There was a sofa along the wall facing Didi’s chair. Gavi subsided into it and turned sideways so he could put his bad leg up. The skin under the normally comfortable cuff was raw and bruised from the long day of pounding over concrete and cobblestones, and it stung atrociously as the feeling came back into it. Why was it that trudging on concrete was so much worse than running on any natural surface?
“What I still don’t get,” he said, “is how Osnat got mixed up with GolaniTech. Moshe, I can buy. But what idiot decided to push Osnat off the Office payroll?”

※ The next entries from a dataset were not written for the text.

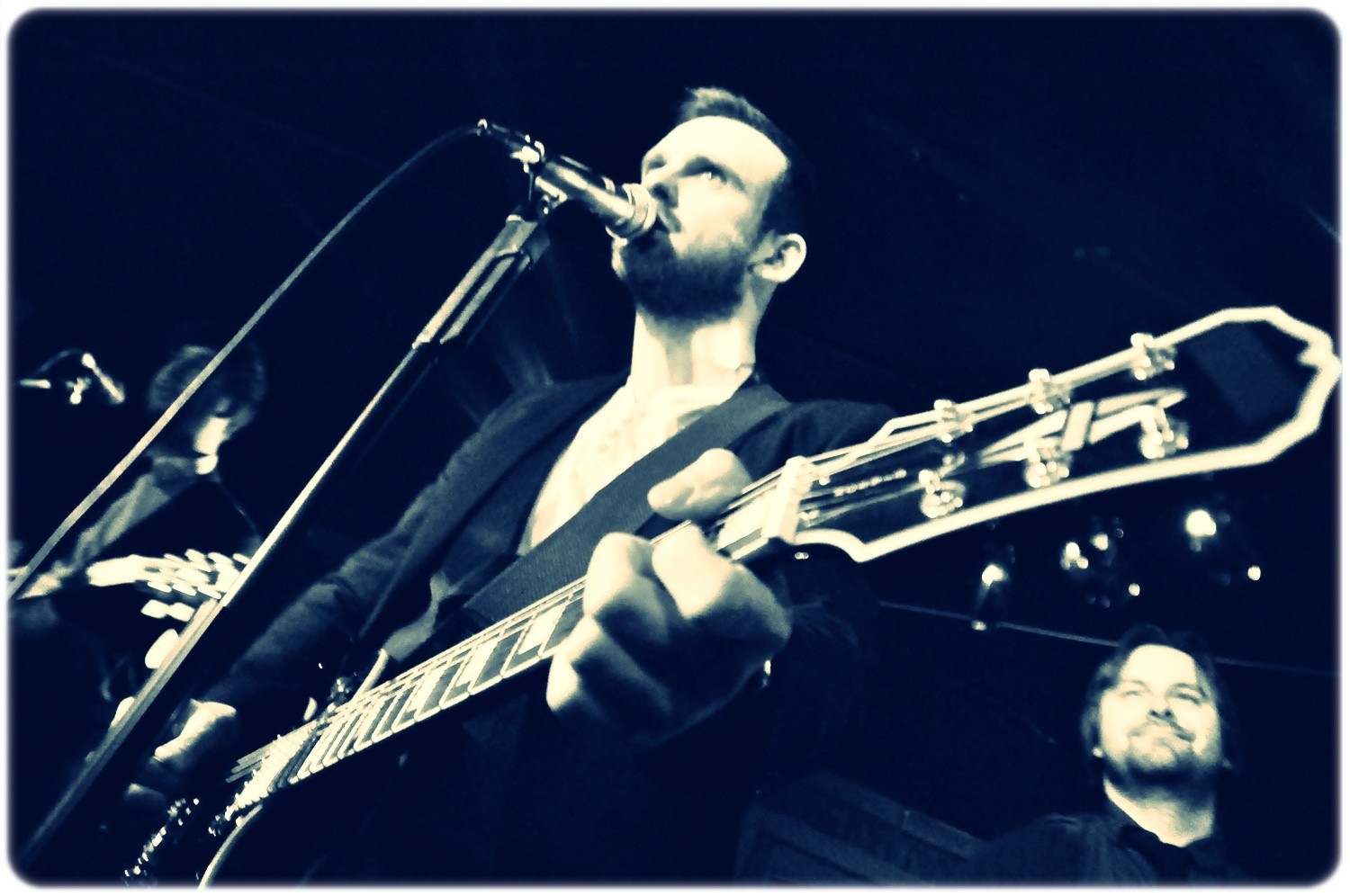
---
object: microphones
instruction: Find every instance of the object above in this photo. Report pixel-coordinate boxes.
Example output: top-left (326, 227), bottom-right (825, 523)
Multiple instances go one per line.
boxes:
top-left (79, 351), bottom-right (125, 403)
top-left (477, 118), bottom-right (662, 242)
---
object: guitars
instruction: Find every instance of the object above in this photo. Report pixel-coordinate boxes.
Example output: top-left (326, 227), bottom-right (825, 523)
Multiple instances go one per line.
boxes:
top-left (121, 306), bottom-right (1343, 887)
top-left (7, 547), bottom-right (250, 602)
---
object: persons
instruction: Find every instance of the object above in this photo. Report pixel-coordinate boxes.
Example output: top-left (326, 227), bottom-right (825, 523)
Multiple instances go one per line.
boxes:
top-left (149, 84), bottom-right (970, 886)
top-left (955, 624), bottom-right (1288, 887)
top-left (10, 331), bottom-right (265, 765)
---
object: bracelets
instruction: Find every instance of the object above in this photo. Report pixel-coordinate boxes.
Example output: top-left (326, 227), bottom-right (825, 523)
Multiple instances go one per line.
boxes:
top-left (751, 650), bottom-right (777, 706)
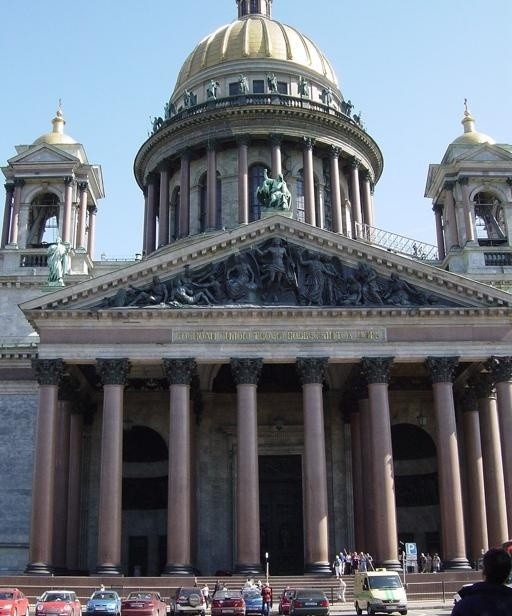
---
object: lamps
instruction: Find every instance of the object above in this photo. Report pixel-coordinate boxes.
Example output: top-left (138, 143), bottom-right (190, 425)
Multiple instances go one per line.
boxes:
top-left (417, 399), bottom-right (428, 427)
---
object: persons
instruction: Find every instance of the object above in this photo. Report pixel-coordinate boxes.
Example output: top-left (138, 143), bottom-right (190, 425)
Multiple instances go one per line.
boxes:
top-left (451, 548), bottom-right (512, 616)
top-left (332, 551), bottom-right (373, 580)
top-left (193, 577), bottom-right (228, 608)
top-left (45, 237), bottom-right (67, 286)
top-left (336, 578), bottom-right (346, 603)
top-left (100, 584), bottom-right (105, 598)
top-left (419, 552), bottom-right (441, 574)
top-left (260, 583), bottom-right (272, 616)
top-left (127, 237), bottom-right (420, 308)
top-left (263, 169), bottom-right (287, 209)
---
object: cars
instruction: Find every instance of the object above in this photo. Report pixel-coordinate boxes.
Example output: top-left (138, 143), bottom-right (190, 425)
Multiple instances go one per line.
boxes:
top-left (242, 589), bottom-right (272, 614)
top-left (210, 590), bottom-right (246, 616)
top-left (86, 591), bottom-right (121, 615)
top-left (0, 587), bottom-right (29, 616)
top-left (35, 591), bottom-right (82, 616)
top-left (121, 591), bottom-right (167, 616)
top-left (279, 585), bottom-right (330, 616)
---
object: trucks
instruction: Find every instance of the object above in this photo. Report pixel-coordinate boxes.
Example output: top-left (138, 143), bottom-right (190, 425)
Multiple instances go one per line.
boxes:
top-left (353, 570), bottom-right (408, 615)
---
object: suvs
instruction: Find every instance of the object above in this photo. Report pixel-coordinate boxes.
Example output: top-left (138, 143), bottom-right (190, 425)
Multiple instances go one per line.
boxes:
top-left (171, 586), bottom-right (206, 616)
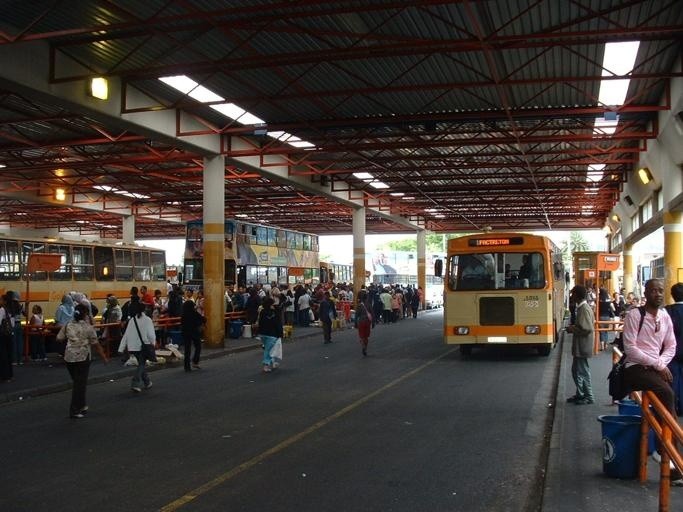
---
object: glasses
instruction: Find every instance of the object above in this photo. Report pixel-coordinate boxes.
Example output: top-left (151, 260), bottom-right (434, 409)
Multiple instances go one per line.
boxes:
top-left (655, 315), bottom-right (660, 332)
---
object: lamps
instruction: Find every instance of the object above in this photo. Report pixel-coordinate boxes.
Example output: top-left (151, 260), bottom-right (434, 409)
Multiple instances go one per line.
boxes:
top-left (85, 72), bottom-right (110, 103)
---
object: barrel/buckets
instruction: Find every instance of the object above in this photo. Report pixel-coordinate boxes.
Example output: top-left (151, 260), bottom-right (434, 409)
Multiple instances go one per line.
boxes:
top-left (168, 330), bottom-right (182, 348)
top-left (597, 414), bottom-right (642, 480)
top-left (242, 325), bottom-right (252, 338)
top-left (229, 320), bottom-right (242, 339)
top-left (284, 325), bottom-right (292, 338)
top-left (615, 398), bottom-right (656, 454)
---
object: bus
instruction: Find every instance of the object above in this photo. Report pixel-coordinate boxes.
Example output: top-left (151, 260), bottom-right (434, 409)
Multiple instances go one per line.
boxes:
top-left (636, 254), bottom-right (664, 301)
top-left (434, 227), bottom-right (570, 355)
top-left (178, 218), bottom-right (322, 294)
top-left (319, 262), bottom-right (371, 290)
top-left (0, 231), bottom-right (171, 326)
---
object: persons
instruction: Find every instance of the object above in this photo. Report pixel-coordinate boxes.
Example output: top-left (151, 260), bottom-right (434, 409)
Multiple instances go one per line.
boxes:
top-left (460, 253), bottom-right (535, 290)
top-left (564, 277), bottom-right (682, 487)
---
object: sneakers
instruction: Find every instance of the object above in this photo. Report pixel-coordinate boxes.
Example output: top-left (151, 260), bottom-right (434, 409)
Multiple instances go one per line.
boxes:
top-left (652, 448), bottom-right (683, 487)
top-left (70, 405), bottom-right (89, 418)
top-left (146, 381), bottom-right (152, 389)
top-left (130, 387), bottom-right (141, 392)
top-left (567, 395), bottom-right (595, 404)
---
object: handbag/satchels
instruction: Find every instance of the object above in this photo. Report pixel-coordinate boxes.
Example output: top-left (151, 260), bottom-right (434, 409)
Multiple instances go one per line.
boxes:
top-left (269, 337), bottom-right (282, 361)
top-left (0, 317), bottom-right (14, 337)
top-left (141, 343), bottom-right (157, 362)
top-left (607, 362), bottom-right (631, 400)
top-left (367, 311), bottom-right (373, 322)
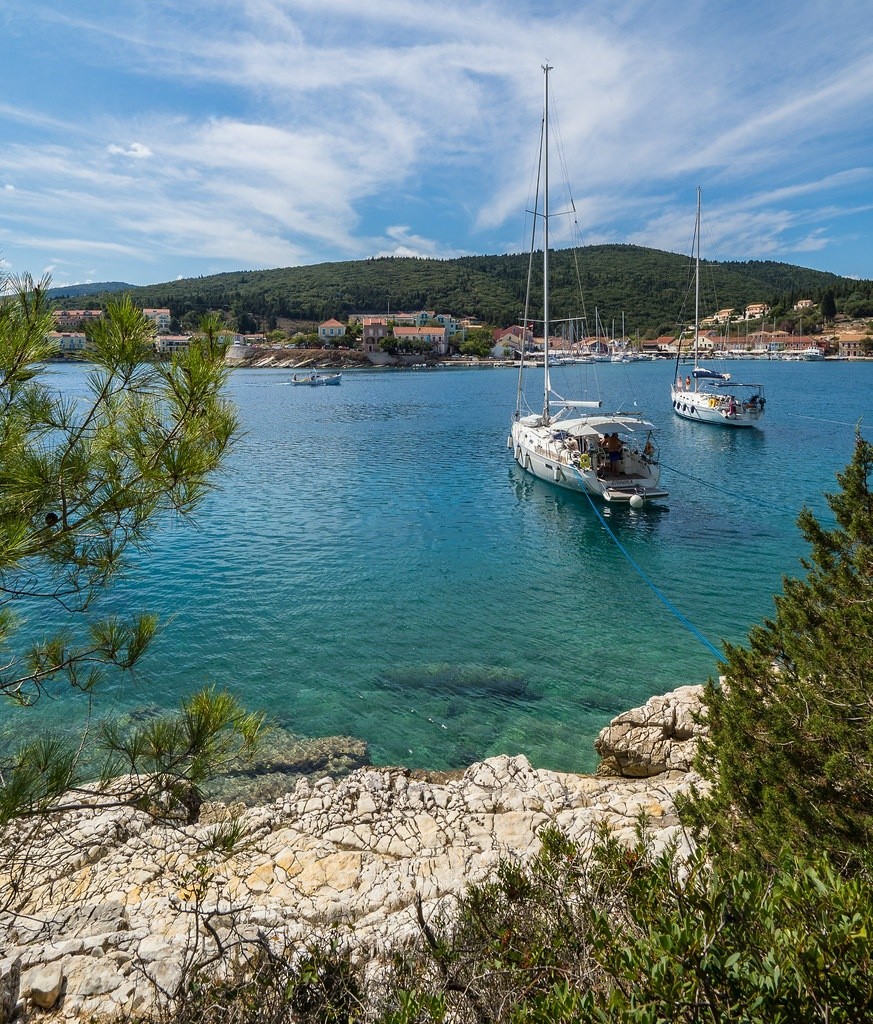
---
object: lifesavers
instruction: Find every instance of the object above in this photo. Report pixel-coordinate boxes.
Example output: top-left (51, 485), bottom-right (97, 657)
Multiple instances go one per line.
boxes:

He looked over to find Didi watching him with an intensity that would have been infuriating in anyone else. He took in the shapeless figure slouched in the armchair, looked past the stained and wrinkled suit to meet Didi’s eyes for the first time since he’d entered the room.
“Oh,” he breathed. “She never left. She’s still yours. Yousent her.”
“Let’s just say I may have pointed her in your direction and given her a gentle push.”
“I’ve been on the receiving end of your gentle pushes. And how could you even think about sending her through the Line without someone to cover her back?”
“Osnat can cover her own back, I imagine.”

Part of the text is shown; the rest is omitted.